WHAT YOU HAVE TO DO: Would you set down every entry shown below, precisely as written?

EXERCISE DATA:
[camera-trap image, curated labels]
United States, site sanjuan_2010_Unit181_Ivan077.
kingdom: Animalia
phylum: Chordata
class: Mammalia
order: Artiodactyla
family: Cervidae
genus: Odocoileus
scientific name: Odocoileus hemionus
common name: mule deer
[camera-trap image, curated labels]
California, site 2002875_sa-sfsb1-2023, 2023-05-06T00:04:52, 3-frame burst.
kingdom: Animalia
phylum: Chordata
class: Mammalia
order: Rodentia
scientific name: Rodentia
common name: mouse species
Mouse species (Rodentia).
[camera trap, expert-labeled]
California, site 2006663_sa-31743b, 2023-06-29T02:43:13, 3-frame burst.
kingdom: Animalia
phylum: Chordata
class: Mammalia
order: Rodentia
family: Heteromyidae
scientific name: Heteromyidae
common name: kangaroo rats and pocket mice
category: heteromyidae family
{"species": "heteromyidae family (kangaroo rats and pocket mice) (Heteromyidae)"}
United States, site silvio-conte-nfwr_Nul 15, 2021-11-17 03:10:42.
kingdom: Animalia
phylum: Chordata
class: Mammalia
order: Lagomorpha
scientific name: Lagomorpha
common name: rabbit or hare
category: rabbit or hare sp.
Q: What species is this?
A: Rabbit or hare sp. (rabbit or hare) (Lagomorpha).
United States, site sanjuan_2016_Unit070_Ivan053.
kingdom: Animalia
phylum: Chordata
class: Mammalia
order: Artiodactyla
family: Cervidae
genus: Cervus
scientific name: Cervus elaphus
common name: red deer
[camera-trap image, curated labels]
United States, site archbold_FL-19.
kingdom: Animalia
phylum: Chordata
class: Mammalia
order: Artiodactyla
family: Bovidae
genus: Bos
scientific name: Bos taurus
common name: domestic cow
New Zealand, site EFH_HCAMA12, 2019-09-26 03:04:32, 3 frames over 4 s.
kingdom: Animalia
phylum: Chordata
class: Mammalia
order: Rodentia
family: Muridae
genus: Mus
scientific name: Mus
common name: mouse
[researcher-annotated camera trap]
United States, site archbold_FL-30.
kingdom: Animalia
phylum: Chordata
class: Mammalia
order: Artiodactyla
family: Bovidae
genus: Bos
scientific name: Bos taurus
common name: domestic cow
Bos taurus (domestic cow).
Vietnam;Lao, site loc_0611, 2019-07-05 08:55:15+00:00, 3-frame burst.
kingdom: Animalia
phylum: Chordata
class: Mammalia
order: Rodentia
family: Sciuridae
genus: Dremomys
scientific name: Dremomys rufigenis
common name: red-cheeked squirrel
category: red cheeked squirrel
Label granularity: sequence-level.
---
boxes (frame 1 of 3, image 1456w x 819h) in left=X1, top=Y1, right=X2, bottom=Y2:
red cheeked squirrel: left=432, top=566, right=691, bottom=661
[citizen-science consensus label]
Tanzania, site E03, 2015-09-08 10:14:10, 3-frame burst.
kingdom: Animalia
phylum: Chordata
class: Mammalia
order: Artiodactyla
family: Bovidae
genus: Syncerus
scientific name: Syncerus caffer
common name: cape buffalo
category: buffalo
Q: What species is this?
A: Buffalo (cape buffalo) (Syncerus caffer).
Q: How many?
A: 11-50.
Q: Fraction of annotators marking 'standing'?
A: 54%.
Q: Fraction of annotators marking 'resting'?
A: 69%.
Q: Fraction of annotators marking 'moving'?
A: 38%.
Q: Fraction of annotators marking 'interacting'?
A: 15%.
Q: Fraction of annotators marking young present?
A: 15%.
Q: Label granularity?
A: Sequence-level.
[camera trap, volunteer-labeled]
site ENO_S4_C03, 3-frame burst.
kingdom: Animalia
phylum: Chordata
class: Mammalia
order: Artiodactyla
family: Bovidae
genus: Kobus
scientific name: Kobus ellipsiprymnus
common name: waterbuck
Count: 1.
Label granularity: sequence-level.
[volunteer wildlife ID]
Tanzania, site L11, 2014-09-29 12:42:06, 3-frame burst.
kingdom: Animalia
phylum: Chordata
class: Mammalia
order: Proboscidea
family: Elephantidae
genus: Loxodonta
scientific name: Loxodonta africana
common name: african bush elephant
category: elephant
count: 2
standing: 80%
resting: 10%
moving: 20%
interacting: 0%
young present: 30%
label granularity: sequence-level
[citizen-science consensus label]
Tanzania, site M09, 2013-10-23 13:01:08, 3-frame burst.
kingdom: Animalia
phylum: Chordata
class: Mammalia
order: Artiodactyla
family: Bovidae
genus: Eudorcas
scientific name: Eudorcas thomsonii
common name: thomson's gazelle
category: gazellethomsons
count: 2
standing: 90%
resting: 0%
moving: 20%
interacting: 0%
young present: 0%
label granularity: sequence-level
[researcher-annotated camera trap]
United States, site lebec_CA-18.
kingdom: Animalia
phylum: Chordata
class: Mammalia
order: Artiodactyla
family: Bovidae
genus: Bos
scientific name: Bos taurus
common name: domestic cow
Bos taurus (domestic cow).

SOLUTION:
[camera-trap image, curated labels]
United States, site sanjuan_2010_Unit181_Ivan077.
kingdom: Animalia
phylum: Chordata
class: Mammalia
order: Artiodactyla
family: Cervidae
genus: Odocoileus
scientific name: Odocoileus hemionus
common name: mule deer
[camera-trap image, curated labels]
California, site 2002875_sa-sfsb1-2023, 2023-05-06T00:04:52, 3-frame burst.
kingdom: Animalia
phylum: Chordata
class: Mammalia
order: Rodentia
scientific name: Rodentia
common name: mouse species
Mouse species (Rodentia).
[camera trap, expert-labeled]
California, site 2006663_sa-31743b, 2023-06-29T02:43:13, 3-frame burst.
kingdom: Animalia
phylum: Chordata
class: Mammalia
order: Rodentia
family: Heteromyidae
scientific name: Heteromyidae
common name: kangaroo rats and pocket mice
category: heteromyidae family
{"species": "heteromyidae family (kangaroo rats and pocket mice) (Heteromyidae)"}
United States, site silvio-conte-nfwr_Nul 15, 2021-11-17 03:10:42.
kingdom: Animalia
phylum: Chordata
class: Mammalia
order: Lagomorpha
scientific name: Lagomorpha
common name: rabbit or hare
category: rabbit or hare sp.
Q: What species is this?
A: Rabbit or hare sp. (rabbit or hare) (Lagomorpha).
United States, site sanjuan_2016_Unit070_Ivan053.
kingdom: Animalia
phylum: Chordata
class: Mammalia
order: Artiodactyla
family: Cervidae
genus: Cervus
scientific name: Cervus elaphus
common name: red deer
[camera-trap image, curated labels]
United States, site archbold_FL-19.
kingdom: Animalia
phylum: Chordata
class: Mammalia
order: Artiodactyla
family: Bovidae
genus: Bos
scientific name: Bos taurus
common name: domestic cow
New Zealand, site EFH_HCAMA12, 2019-09-26 03:04:32, 3 frames over 4 s.
kingdom: Animalia
phylum: Chordata
class: Mammalia
order: Rodentia
family: Muridae
genus: Mus
scientific name: Mus
common name: mouse
[researcher-annotated camera trap]
United States, site archbold_FL-30.
kingdom: Animalia
phylum: Chordata
class: Mammalia
order: Artiodactyla
family: Bovidae
genus: Bos
scientific name: Bos taurus
common name: domestic cow
Bos taurus (domestic cow).
Vietnam;Lao, site loc_0611, 2019-07-05 08:55:15+00:00, 3-frame burst.
kingdom: Animalia
phylum: Chordata
class: Mammalia
order: Rodentia
family: Sciuridae
genus: Dremomys
scientific name: Dremomys rufigenis
common name: red-cheeked squirrel
category: red cheeked squirrel
Label granularity: sequence-level.
---
boxes (frame 1 of 3, image 1456w x 819h) in left=X1, top=Y1, right=X2, bottom=Y2:
red cheeked squirrel: left=432, top=566, right=691, bottom=661
[citizen-science consensus label]
Tanzania, site E03, 2015-09-08 10:14:10, 3-frame burst.
kingdom: Animalia
phylum: Chordata
class: Mammalia
order: Artiodactyla
family: Bovidae
genus: Syncerus
scientific name: Syncerus caffer
common name: cape buffalo
category: buffalo
Q: What species is this?
A: Buffalo (cape buffalo) (Syncerus caffer).
Q: How many?
A: 11-50.
Q: Fraction of annotators marking 'standing'?
A: 54%.
Q: Fraction of annotators marking 'resting'?
A: 69%.
Q: Fraction of annotators marking 'moving'?
A: 38%.
Q: Fraction of annotators marking 'interacting'?
A: 15%.
Q: Fraction of annotators marking young present?
A: 15%.
Q: Label granularity?
A: Sequence-level.
[camera trap, volunteer-labeled]
site ENO_S4_C03, 3-frame burst.
kingdom: Animalia
phylum: Chordata
class: Mammalia
order: Artiodactyla
family: Bovidae
genus: Kobus
scientific name: Kobus ellipsiprymnus
common name: waterbuck
Count: 1.
Label granularity: sequence-level.
[volunteer wildlife ID]
Tanzania, site L11, 2014-09-29 12:42:06, 3-frame burst.
kingdom: Animalia
phylum: Chordata
class: Mammalia
order: Proboscidea
family: Elephantidae
genus: Loxodonta
scientific name: Loxodonta africana
common name: african bush elephant
category: elephant
count: 2
standing: 80%
resting: 10%
moving: 20%
interacting: 0%
young present: 30%
label granularity: sequence-level
[citizen-science consensus label]
Tanzania, site M09, 2013-10-23 13:01:08, 3-frame burst.
kingdom: Animalia
phylum: Chordata
class: Mammalia
order: Artiodactyla
family: Bovidae
genus: Eudorcas
scientific name: Eudorcas thomsonii
common name: thomson's gazelle
category: gazellethomsons
count: 2
standing: 90%
resting: 0%
moving: 20%
interacting: 0%
young present: 0%
label granularity: sequence-level
[researcher-annotated camera trap]
United States, site lebec_CA-18.
kingdom: Animalia
phylum: Chordata
class: Mammalia
order: Artiodactyla
family: Bovidae
genus: Bos
scientific name: Bos taurus
common name: domestic cow
Bos taurus (domestic cow).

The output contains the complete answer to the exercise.